New stats of social VR usage on Steam (via SteamDB): In the last few weeks, VRChat (by far the market leader) has seen a substantial growth spurt in peak concurrency rates. After a giant spike of usage during its Ugandan Knuckles-flavored viral video peak in December 2017/January 2018, peak concurrency rates fell to around 6000-8000 from June to October. Since then, however, VRChat has been steadily picking its usage rates, and last month, saw a substantial jump, peaking at just under 11,000 on New Year's Day. (Lots of virtual parties to celebrate the New Year, looks like.) It's pretty typical for gaming to peak during in the holidays, but VRChat has sustained that momentum into the rest of January, peaking over 10,000 in concurrency every week.

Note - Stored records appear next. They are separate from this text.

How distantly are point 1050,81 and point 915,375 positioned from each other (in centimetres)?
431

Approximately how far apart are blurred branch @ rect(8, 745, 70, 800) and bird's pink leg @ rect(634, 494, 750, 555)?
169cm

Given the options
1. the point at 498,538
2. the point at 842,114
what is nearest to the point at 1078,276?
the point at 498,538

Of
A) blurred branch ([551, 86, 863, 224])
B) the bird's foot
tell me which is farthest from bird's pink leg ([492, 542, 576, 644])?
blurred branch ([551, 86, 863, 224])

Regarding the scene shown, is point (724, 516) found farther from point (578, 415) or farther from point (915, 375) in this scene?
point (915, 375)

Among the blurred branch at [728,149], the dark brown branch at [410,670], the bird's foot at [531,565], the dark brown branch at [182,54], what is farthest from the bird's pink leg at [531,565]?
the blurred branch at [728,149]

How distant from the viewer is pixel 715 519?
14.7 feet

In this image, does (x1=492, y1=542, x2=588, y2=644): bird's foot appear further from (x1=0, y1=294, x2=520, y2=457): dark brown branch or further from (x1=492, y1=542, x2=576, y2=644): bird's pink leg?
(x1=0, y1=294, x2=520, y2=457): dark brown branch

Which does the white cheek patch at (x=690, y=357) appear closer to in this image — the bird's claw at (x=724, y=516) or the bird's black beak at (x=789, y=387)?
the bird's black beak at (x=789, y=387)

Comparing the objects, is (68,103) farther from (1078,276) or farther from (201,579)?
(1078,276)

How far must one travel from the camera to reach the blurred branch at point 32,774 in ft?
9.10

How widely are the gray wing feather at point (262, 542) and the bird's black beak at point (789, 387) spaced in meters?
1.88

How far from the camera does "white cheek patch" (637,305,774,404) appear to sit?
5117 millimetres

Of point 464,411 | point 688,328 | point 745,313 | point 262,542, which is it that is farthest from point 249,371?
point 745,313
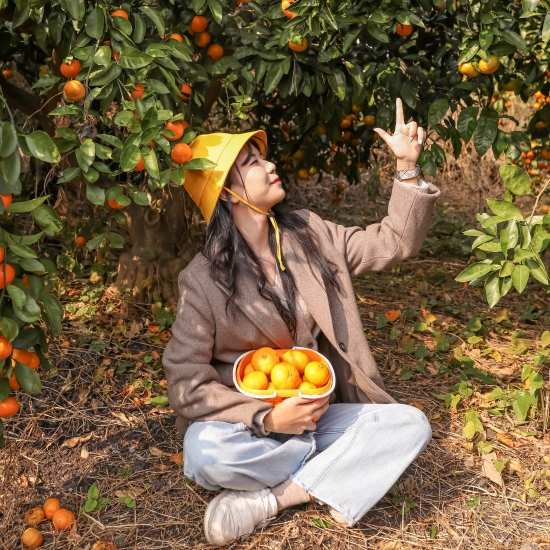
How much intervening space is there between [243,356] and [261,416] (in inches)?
7.8

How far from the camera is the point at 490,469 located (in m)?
2.32

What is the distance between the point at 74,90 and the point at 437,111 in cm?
122

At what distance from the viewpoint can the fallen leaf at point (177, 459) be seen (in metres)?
2.39

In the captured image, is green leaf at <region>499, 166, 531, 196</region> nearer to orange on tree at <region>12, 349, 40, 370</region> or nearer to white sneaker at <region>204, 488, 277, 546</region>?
white sneaker at <region>204, 488, 277, 546</region>

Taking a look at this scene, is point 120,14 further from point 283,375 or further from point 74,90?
point 283,375

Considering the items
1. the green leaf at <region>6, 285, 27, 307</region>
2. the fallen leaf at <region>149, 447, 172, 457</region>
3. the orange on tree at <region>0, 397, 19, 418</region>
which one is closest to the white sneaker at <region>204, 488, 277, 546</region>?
the fallen leaf at <region>149, 447, 172, 457</region>

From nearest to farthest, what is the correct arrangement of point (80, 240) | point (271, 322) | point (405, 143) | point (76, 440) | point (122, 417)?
point (405, 143) → point (271, 322) → point (76, 440) → point (122, 417) → point (80, 240)

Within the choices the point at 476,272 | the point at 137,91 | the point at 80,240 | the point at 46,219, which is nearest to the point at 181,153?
the point at 137,91

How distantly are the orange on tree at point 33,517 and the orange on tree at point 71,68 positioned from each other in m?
1.27

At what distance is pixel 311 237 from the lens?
87.7 inches

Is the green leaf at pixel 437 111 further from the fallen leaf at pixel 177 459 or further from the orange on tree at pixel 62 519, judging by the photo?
the orange on tree at pixel 62 519

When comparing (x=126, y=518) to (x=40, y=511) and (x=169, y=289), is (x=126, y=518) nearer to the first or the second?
(x=40, y=511)

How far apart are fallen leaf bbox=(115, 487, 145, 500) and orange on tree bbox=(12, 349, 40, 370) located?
707 millimetres

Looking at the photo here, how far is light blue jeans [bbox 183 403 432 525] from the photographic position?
6.56 ft
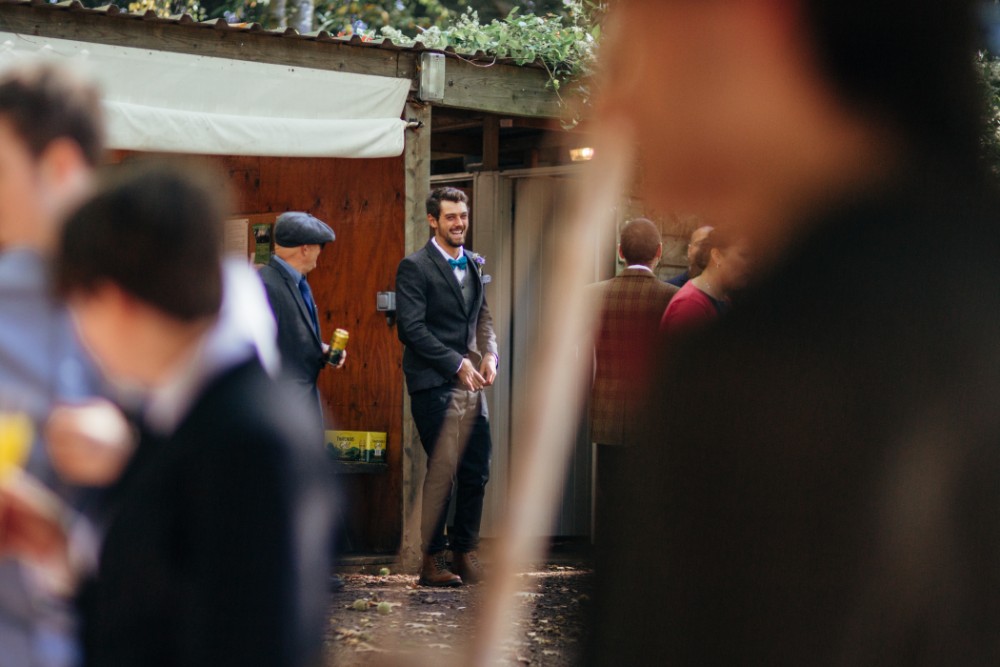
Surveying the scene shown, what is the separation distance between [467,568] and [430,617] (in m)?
0.95

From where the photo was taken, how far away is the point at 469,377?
7.34m

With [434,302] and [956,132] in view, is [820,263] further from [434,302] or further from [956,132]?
[434,302]

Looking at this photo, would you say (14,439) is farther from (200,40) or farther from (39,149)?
(200,40)

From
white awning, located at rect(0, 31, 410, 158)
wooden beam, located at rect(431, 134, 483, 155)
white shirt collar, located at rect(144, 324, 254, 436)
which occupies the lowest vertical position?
white shirt collar, located at rect(144, 324, 254, 436)

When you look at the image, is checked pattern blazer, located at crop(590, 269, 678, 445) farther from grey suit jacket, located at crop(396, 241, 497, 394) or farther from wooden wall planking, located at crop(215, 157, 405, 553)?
wooden wall planking, located at crop(215, 157, 405, 553)

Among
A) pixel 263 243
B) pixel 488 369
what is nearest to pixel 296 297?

10,000 is quite a lot. As a point of contrast, last generation's virtual world leader, Second Life, still gets peek concurrencies between 41,000-53,000 (this month) from a monthly active user base of about 600,000. So it's likely that VRChat has monthly active users in the low six figures -- between 100,000-250,000 is a safe estimate, a thriving community. (As for why it is thriving, Kermit the Frog may have a clue.)
By contrast, the two official, VR-centric heirs to Second Life are not doing anywhere near as well on Steam:
High Fidelity's peek concurrency last week was 12, while Sansar's was 19 -- suggesting monthly active users in the mid three figures, and probably double that when you factor in users logging into either world outside of Steam.
By contrast, Rec Room peak concurrency remains stable in the mid-three figures, suggesting monthly active usage in the four figures -- or based on a recent conversation with a member of the development team, possibly in the mid-five figures.
But how many nonVR users are in active status?